There was heaps of eggs there.


----------



## GeckoJosh (Feb 13, 2013)

Jonesy1990 said:


> There was heaps of eggs there.


so he cut them all open?


----------



## Jonesy1990 (Feb 13, 2013)

Nah they have been popping out all day


----------



## GeckoJosh (Feb 13, 2013)

Jonesy1990 said:


> Nah they have been popping out all day



How many, can you show pics of them all together?


----------



## Jonesy1990 (Feb 13, 2013)

Ill try and get him to send me a pic


----------



## GeckoJosh (Feb 13, 2013)

Something does not add up, legless lizards only lay1-2 eggs at a time, more than 2 indicates a communal lay site, if however it was a communal lay site the odds of them all being due to hatch on the same day are pretty slim.


----------



## Jonesy1990 (Feb 13, 2013)

He isn't in the area anymore but if he goes back hopefully there is still some there


----------



## GeckoJosh (Feb 13, 2013)

Pythoninfinite said:


> Legless lizards...
> 
> Jamie



I am curious, what features are you using to come to this conclusion?


----------



## Bushman (Feb 13, 2013)

I reckon that they may be Pseudonaja sp., so be very careful about handling them.
Whilst I have a great deal of respect for Jamie, I'm going to urge caution here.


----------



## Bushman (Feb 13, 2013)




----------



## Wild56 (Feb 13, 2013)

There brown snakes mate lol


----------



## Jonesy1990 (Feb 13, 2013)

Thanks guys


----------



## JrFear (Feb 13, 2013)

I was also leaning toward Juvie browns because on the head marking!


----------



## -Peter (Feb 13, 2013)

Where is your dad and how big are the eggs?
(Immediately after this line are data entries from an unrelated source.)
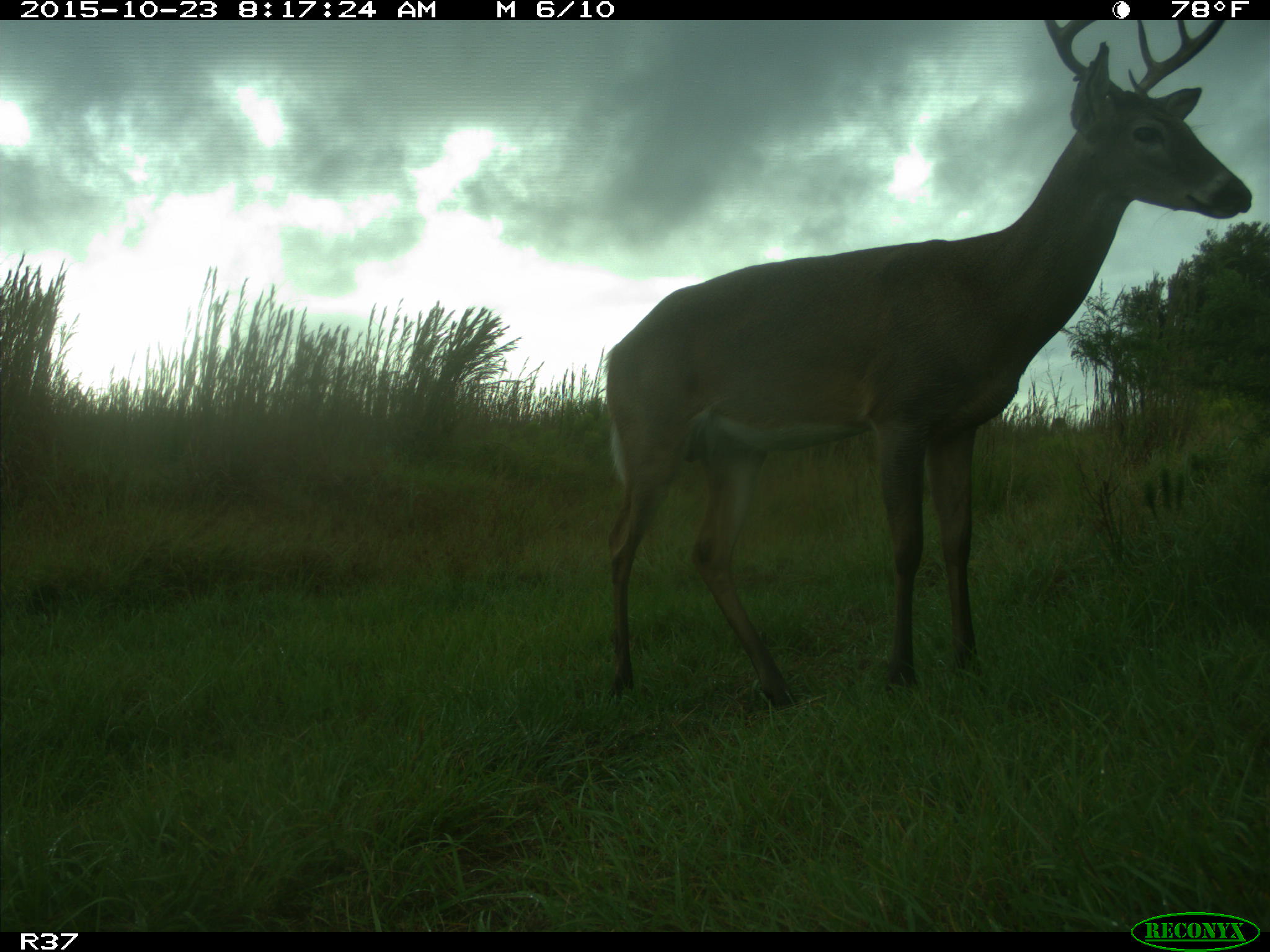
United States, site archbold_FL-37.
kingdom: Animalia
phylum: Chordata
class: Mammalia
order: Artiodactyla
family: Cervidae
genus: Odocoileus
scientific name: Odocoileus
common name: deer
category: unidentified deer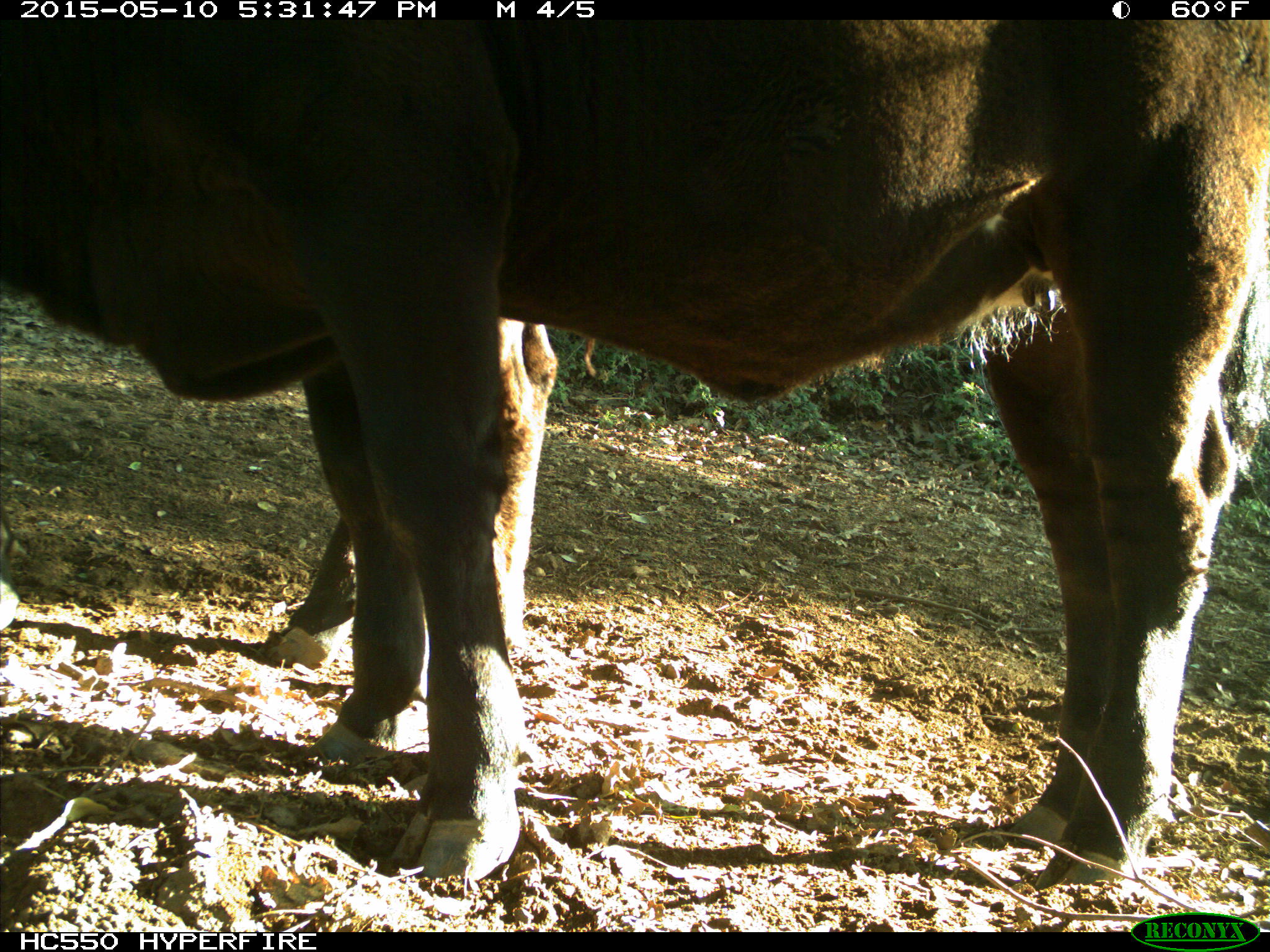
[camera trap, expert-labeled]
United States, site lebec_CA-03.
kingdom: Animalia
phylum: Chordata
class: Mammalia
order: Artiodactyla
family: Bovidae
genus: Bos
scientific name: Bos taurus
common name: domestic cow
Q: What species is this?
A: Bos taurus (domestic cow).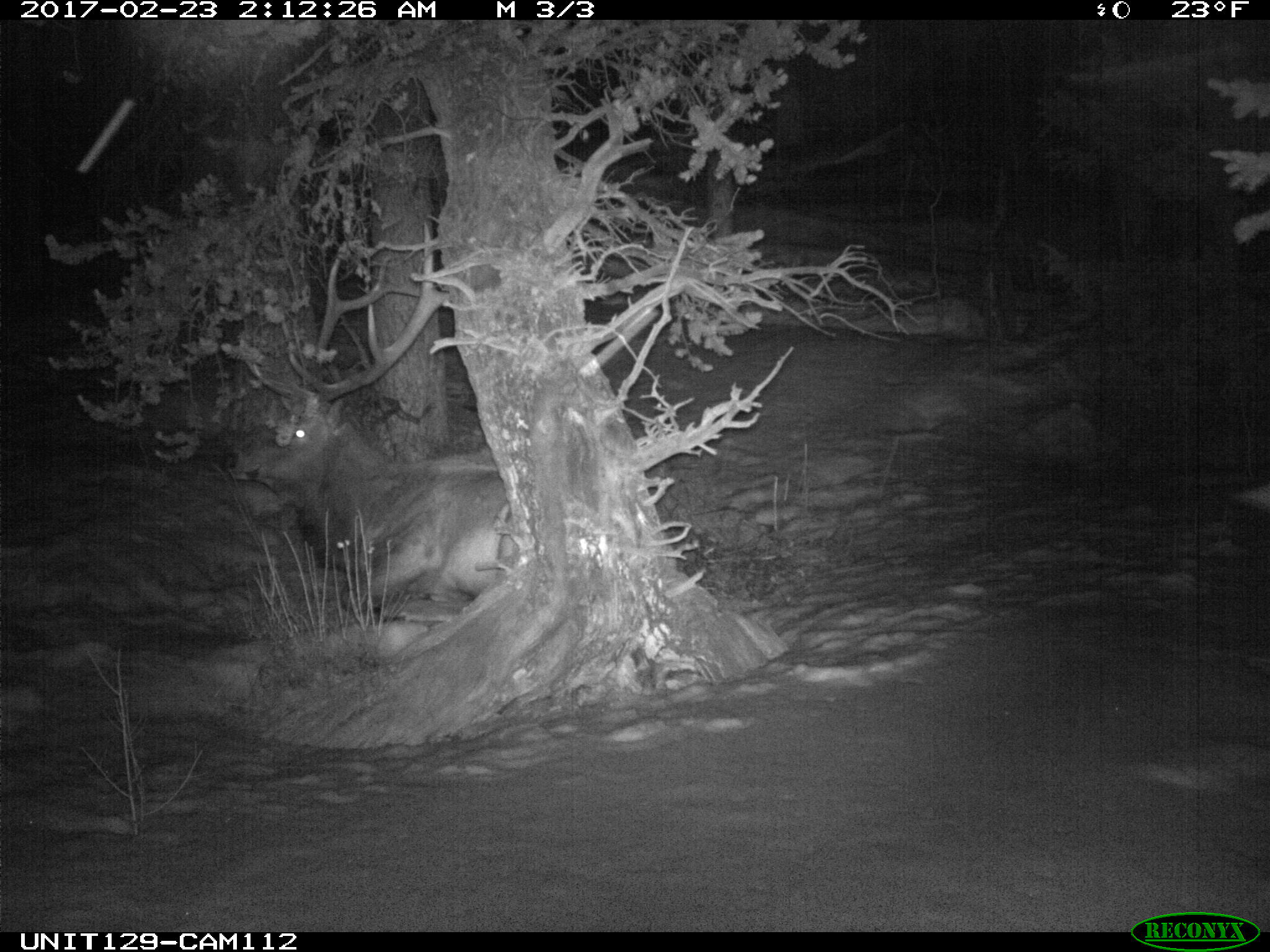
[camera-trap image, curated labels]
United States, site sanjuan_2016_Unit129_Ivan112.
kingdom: Animalia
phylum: Chordata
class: Mammalia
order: Artiodactyla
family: Cervidae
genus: Cervus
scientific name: Cervus elaphus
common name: red deer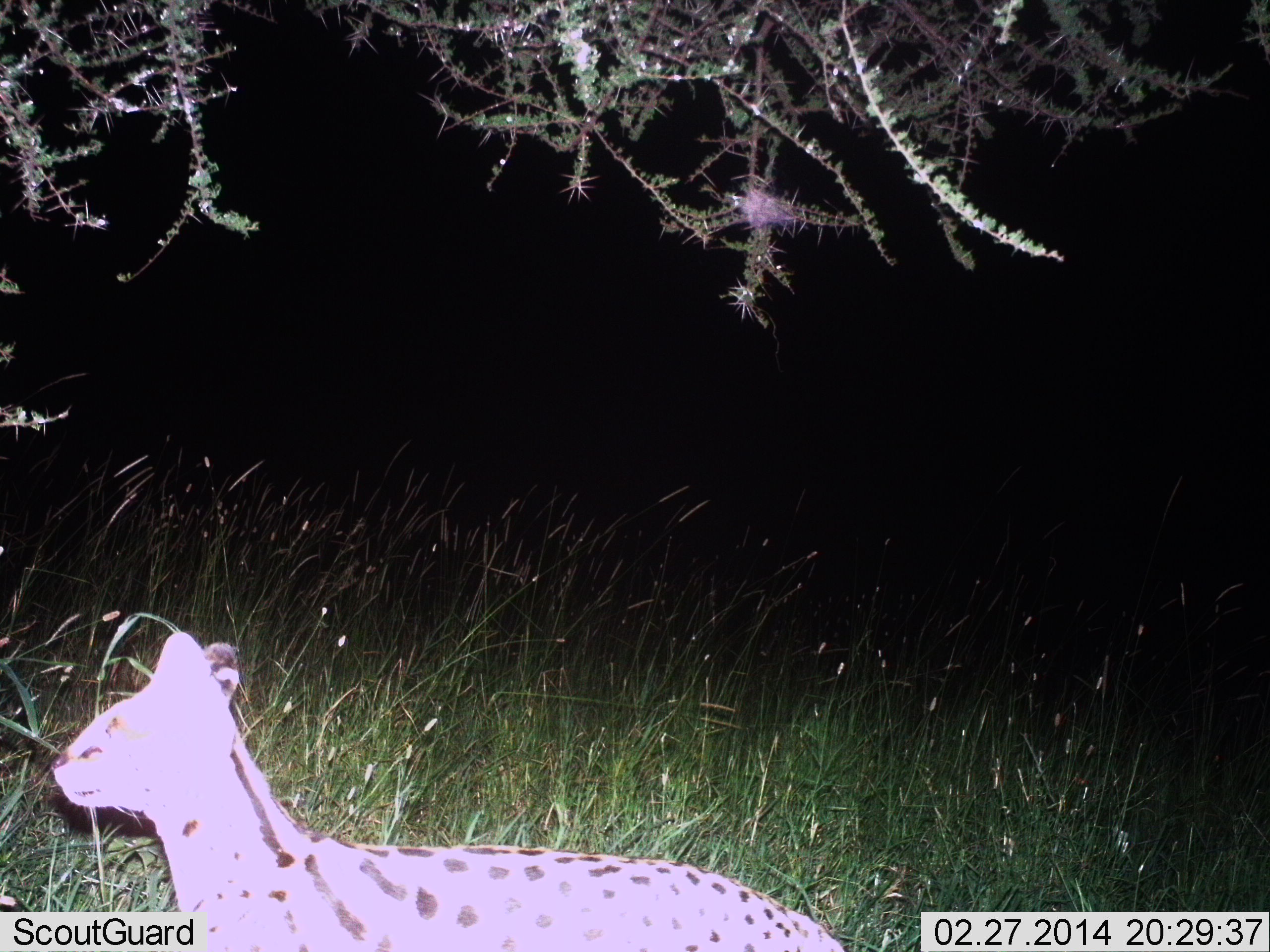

I reckon Pseudonaja sp.


----------



## Jonesy1990 (Feb 13, 2013)

We are in esperance southern wa. Not sure how big cos he just took a few photos and has now left the area ill ask him when I see him next 

This is where they all were but are gone now. It's an ant nest! Is that weird? I would have thought they would damage the eggs.


----------



## Dendrobates (Feb 13, 2013)

These are definitely hatchling Dugites.


----------



## mrkos (Feb 13, 2013)

Pythoninfinite said:


> Legless lizards...
> 
> Jamie


Surely you must admit you are wrong even with your knowledge and experience with reptiles you can see in that second pic it is definetely no Delma.


----------



## Shotta (Feb 14, 2013)

eastern browns?


----------



## OzGecko (Feb 14, 2013)

To me they look like a brown species. Legles lizards only have clutches of 2 eggs, sure it could be a communal nest site, but I doubt it. In the second pic the eye size looks larger than I'd expect for a delma species. Yes legless lizards do have forked tongues, but its a large flat fleshy tongue as opposed to a thin tongue. So I'd say Pseudonaja.


----------



## Bushman (Feb 14, 2013)

This humble pie tastes good.


----------



## Pythoninfinite (Feb 14, 2013)

Sorry guys, no way is that a Brown Snake of any species, and definitely not a Dugite - hatchy Dugites may have a band on the neck, but they have a dark or black head. This is a Delma, probably fraseri, which is common in the Esperence/south coast of WA. As far as identifying it as a legless lizard, the vent is about where the top of the key is, and the tail is several times longer than the s/v length, a characteristic of this genus - and most legless lizards actually.. If you Google Delma fraseri, you'll find picks of animals almost identical to this, although it is a variable species, and adults may differ in appearance considerably from hatchies/juvies like this.. The species also has a slightly bifurcated tongue, which can make them look a bit snake-like to the unititiated.

I draw on 55 years of life in WA, probably several hundred observations of baby Dugites and Western Browns (Gwardars) in that time, in making that observation. 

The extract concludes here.